Cette autre voie d'exploration à laquelle j'ai participé,
fut la "conduite optimisée", ou encore conduite automatique. Cette équipement faisait partie d'une vaste étude
sur l'automatisme appliqué au chemin de fer. ( Voir un article de la Vie du Rail de 1969.)
Il s'agissait de régler automatiquement la marche des rames de banlieue
Z 5300, afin qu'elles soient dans une fourchette de 10 secondes sur l'horaire
théorique, à l'entrée du "trou" d'Austerlitz (entrée
de la gare souterraine). Là aussi, des souvenirs épiques
m'assaillent encore. Je travaillais sur ce sujet avec les gens du service
le la Recherche, Germain Monfraix et M. Autruffe. Nous avions à
disposition 2 conducteurs, Robert et Lucien (ils se reconnaitront peut-être)
et trois rames avaient été équipées ; Z 5356, 57 et 58.
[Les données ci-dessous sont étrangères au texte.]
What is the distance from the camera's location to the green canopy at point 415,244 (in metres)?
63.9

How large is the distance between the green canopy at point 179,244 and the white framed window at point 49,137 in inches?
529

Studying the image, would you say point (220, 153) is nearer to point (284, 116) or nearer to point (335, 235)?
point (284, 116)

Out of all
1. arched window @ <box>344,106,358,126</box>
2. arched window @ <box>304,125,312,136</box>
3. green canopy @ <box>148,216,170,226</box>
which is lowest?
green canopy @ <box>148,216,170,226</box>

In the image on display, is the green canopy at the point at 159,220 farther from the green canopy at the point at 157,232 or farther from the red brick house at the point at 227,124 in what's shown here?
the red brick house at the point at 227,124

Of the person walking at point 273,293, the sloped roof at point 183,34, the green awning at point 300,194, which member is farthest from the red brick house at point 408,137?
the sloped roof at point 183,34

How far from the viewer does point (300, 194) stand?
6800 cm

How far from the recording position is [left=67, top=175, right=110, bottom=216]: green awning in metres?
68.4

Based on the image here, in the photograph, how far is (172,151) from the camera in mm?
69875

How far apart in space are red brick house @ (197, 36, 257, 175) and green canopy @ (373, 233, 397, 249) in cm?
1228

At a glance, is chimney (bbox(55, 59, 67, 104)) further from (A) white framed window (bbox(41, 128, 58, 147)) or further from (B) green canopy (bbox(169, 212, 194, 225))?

On partait généralement de Brétigny, en marche commerciale
jusqu'à Austerlitz. C'était un embryon d'ordinateur, (armoire
de 2m de haut) dont la mémoire était constituée de deux bandes de papier
perforé (il en a fait des trous le Germain !). Sur ces bandes,
figurait le profile de la voie, les horaires, et les fenètres de balise d'arrêt.
Ces balises
étaient disposées le long de la voie, à 1800m et quelques
du point d'arrêt en gare. La machine captait la balise, calculait
la courbe de freinage, et agissait sur la commande de frein, en fonction de la réaction de la rame.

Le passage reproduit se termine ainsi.